The government believes this will reduce the pressure on the country’s foreign currency reserves. This is because the huge amount of dollars spent on importing oil weakens the cedi and worsens inflation.
But Mr. Jinapor disagrees with the government’s thinking. He told Citi FM that the policy may cause more harm than good.
“I’m not a prophet of doom, but from all the documents I have read, we are heading for a debt crisis out of this so-called gold for oil deal”.
“It’s a lazy man’s approach because gold, first of all, needs to be expressed in its monetary value. You can’t just say take an ounce of gold and give me a barrel of oil, as it used to be in the real barter that you are talking about. You must first of all, value that gold in dollar terms, and that is the function of currency or money.”
Mr. Jinapor wants government to come clean on the full details of the barter trade arrangement.
“Where are the details? What’s the cost of the gold, and at what quantities of gold did they [government] buy? At what price did they sell the gold? How much is the oil producer selling crude to us?” he asked.

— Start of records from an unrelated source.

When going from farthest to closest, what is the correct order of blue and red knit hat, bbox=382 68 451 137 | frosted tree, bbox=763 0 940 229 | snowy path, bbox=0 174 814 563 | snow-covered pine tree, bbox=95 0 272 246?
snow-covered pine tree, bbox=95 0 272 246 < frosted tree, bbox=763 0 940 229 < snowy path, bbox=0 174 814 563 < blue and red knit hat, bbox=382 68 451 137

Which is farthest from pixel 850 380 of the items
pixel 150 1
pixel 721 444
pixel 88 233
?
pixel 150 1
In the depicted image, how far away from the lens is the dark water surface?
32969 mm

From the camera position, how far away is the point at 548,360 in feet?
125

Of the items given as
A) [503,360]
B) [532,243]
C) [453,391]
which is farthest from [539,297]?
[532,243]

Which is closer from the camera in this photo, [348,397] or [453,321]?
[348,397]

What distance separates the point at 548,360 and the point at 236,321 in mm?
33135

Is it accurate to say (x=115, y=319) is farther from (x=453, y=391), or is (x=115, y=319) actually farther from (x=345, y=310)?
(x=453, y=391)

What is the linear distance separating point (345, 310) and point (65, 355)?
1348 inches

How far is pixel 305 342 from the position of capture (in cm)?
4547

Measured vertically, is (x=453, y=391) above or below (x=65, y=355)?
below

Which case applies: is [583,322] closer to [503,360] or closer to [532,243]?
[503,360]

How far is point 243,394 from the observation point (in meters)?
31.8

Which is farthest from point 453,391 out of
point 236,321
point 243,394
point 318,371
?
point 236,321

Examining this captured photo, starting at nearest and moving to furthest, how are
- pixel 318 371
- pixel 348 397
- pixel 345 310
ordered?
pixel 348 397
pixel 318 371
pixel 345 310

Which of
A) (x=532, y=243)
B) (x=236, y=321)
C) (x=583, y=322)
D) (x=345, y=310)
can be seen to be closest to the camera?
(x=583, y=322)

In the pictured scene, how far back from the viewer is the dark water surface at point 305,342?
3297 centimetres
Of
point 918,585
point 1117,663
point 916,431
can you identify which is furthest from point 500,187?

He says the deal cannot in anyway guarantee cheaper oil as suggested by the government.
“Where is that cheaper oil? Let’s assume you don’t want your currency to depreciate, that is not the same as buying cheaper oil. Cheaper oil means that oil is GH¢100, and I’m getting it at GH¢90 or GH¢80, that is what we say is cheaper oil. If you are doing this to manage your currency, if you are saying Ghana we are so broke that our reserves are depleted, and so we don’t have enough dollars to buy crude, so we are using gold as a backup so that we can buy crude, it is a different matter. Be honest and sincere, don’t tell us that you are going to get cheaper crude or cheaper finishing products, that is not the situation,” the legislator fumed.
What the Vice President said about the policy
Dr. Mahamudu Bawumia says Ghana’s gold for oil program will give Ghana the space to accumulate more international reserves. According to him, the country will save the $3 billion it spends on oil imports.
He added that the use of gold was specifically for oil imports in the face of declining foreign exchange reserves.
“Unfortunately some people have misinterpreted this as Ghana being against the use of the US dollar in international transactions. Far from it. We want to accumulate more US dollar reserves in the future.”
Dr. Bawumia says a major source of cedi depreciation is the demand for forex to finance oil imports.
“If we implement the gold for oil policy as it as envisioned, it will fundamentally change our balance of payments and significantly reduce the persistent depreciation of our currency with its associated increases in fuel, electricity, water, transport and food prices.”